A new FY1 doctor, Carla Rose, is on her first surgical on-call day shift from 8am – 8pm. The shift starts with a busy ward round with her registrar and SHO. Carla documents, on her patient list, the jobs to be completed for the overnight patient admissions. From 5pm – 8pm Carla is covering three surgical wards on call.
Carla works hard throughout the day to try and complete the post ward round tasks , as well as helping to clerk in new patients who also need new investigations organising. Her bleep has been sounding endlessly all day.
By mid afternoon Carla is overwhelmed with multiple discharge summaries to be completed, cannulas that need inserting, a patient that has a low urine output and an angry relative. She bleeps her SHO for help but he does not answer as he is in theatres. At 3pm she calls her mum in tears, she hasn’t had lunch and feels she can’t cope.
Carla struggles on but is aware that surgical handover is looming at 8pm. She still has four cannulas to insert, three drug charts to re write, some IV fluids to prescribe and has just had two bleeps asking her to come and see an unwell patient and a patient that wants to self discharge.

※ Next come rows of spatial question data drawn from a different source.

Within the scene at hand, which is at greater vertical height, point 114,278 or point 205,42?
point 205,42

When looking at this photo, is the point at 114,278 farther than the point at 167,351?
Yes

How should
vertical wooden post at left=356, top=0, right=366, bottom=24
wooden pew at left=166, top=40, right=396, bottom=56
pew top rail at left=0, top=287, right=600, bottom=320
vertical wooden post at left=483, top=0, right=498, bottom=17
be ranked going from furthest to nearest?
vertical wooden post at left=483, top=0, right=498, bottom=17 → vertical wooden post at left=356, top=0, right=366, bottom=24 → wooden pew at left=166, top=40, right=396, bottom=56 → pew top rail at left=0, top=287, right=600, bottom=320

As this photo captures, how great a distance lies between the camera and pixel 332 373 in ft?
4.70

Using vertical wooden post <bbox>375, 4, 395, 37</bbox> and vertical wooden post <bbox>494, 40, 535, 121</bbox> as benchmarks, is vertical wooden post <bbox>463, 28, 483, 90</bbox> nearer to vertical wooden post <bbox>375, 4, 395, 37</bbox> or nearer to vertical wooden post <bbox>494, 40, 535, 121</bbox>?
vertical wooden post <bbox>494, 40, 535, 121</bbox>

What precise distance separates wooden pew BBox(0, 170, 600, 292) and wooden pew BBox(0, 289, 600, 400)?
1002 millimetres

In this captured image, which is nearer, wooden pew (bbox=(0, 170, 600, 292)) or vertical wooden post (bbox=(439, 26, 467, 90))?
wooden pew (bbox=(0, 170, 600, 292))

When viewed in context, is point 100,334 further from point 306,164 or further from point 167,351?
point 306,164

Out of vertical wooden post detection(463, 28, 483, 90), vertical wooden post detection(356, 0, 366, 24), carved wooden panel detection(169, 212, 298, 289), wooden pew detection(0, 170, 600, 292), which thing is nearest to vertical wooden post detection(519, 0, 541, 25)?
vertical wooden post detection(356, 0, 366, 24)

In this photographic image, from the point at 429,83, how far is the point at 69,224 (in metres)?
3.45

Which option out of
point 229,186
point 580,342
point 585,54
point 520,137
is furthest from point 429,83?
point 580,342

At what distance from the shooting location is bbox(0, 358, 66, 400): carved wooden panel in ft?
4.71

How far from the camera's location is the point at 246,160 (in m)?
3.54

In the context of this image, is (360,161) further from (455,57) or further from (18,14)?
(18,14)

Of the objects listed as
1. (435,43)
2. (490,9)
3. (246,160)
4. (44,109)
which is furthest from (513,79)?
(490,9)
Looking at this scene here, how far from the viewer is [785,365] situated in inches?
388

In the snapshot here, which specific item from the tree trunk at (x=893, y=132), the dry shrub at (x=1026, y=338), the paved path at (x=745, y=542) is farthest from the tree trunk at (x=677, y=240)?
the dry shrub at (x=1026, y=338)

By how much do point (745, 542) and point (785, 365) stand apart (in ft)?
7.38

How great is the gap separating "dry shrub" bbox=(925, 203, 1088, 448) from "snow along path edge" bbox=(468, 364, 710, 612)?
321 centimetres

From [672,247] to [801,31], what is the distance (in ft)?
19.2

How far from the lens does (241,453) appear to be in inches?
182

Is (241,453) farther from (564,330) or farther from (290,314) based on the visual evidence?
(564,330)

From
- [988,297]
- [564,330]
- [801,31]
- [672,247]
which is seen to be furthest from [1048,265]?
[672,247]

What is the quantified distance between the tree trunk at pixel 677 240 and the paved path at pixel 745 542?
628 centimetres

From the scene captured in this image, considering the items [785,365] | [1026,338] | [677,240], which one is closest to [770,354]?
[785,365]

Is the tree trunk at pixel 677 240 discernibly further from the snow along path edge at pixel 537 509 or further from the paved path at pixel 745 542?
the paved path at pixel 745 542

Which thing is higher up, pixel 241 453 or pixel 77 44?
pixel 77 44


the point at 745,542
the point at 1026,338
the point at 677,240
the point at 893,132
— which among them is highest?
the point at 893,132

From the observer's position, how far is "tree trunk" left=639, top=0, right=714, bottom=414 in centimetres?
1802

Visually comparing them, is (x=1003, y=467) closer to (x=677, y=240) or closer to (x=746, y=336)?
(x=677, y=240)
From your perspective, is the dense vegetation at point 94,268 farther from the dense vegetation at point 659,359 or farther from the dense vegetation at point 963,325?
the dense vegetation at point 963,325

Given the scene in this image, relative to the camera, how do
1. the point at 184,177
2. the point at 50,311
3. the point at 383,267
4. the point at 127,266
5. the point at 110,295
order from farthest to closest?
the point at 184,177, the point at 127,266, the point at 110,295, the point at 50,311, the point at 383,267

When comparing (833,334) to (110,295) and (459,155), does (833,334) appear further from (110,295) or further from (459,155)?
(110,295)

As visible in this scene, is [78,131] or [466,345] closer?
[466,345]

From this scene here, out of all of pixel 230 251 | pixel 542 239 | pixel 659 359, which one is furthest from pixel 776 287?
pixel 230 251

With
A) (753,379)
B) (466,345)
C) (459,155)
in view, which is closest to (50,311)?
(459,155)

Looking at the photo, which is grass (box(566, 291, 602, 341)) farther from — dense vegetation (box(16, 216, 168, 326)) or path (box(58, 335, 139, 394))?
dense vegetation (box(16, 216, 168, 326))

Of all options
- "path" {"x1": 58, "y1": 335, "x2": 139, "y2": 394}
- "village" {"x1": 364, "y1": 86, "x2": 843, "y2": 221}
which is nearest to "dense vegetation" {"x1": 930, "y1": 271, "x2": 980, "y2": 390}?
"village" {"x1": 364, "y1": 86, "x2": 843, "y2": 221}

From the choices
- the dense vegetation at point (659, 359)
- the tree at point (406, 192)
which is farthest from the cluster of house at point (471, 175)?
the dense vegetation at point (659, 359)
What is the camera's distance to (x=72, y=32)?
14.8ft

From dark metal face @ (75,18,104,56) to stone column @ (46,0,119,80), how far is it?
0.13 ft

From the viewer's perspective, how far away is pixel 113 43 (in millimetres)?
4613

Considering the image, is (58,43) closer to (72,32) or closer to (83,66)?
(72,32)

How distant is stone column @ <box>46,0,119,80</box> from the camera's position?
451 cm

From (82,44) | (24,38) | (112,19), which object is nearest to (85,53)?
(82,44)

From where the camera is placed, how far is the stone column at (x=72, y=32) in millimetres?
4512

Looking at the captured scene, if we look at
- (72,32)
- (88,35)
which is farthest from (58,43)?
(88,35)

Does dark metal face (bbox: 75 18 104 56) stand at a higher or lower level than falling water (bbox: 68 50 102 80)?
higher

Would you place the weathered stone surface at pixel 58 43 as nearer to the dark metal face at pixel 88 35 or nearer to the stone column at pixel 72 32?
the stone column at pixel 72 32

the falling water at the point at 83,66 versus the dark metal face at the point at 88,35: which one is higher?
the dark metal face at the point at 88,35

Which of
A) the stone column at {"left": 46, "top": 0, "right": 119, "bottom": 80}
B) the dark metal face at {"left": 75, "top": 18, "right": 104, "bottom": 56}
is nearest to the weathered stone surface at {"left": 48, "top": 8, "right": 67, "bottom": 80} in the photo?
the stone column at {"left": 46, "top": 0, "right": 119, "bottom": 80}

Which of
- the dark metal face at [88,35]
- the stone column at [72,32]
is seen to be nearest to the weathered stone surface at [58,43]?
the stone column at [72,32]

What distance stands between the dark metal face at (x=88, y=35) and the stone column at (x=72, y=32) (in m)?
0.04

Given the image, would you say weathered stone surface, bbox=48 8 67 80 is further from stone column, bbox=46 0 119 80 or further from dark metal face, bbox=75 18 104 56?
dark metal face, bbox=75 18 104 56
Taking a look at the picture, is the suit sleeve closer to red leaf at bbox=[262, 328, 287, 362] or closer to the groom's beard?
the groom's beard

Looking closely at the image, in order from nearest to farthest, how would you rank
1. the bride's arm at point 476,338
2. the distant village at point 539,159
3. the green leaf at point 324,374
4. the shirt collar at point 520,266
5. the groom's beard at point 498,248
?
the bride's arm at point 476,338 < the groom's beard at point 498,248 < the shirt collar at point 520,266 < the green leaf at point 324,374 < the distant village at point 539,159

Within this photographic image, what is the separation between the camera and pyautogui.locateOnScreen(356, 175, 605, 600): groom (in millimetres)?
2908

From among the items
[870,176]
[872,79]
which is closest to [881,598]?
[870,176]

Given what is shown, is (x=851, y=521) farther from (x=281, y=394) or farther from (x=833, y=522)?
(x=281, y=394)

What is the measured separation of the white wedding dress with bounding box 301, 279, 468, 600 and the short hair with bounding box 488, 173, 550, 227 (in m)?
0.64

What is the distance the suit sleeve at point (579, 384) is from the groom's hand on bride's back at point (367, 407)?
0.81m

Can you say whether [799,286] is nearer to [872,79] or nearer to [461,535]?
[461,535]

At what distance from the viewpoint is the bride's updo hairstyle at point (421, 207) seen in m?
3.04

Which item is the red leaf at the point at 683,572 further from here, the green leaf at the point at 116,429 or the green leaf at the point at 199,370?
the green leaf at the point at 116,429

Carla makes it to handover late with the jobs pending. She tells the night FY1 she will stay later to finish of the jobs from the day take. It is now 9.30pm and she is still at work completing the jobs she feels need to be done before she goes home.
Question setters: Dr Jessica Bilaney and Dr Beth Walker, Clinical Teaching Fellows, UCL Medical School
Further Information about Carla’s Pre Handover Tasks”
1. The Unwell Patient
After asking the nurse for more information:
Day 1 post operative (total hip replacement) 72 year old lady. No evidence of bleeding.
Vital signs were normal, urine output had been normal until 2 hours before, still has a urinary catheter in situ. Patient was complaining of supra pubic discomfort.
2. The Patient that wants to self discharge
Mr Brown, an 80 year old man, has been admitted after a fall with head injury and he wants to go home as his cat is there and hasn’t been fed.
3. IV fluids to prescribe
Two patients on two different wards. One is just starting to eat and drink and the other has severe pancreatitis and is nil by mouth.
The nurse would like two cannulas for patients who are going to theatre in the morning, a patient who is having a sliding scale and the patient with severe pancreatitis.
5. Drug charts to be re written
Two patients who are recovering from total hip replacements. The charts run out of space for the nurses to sign for prescriptions (at 6am tomorrow).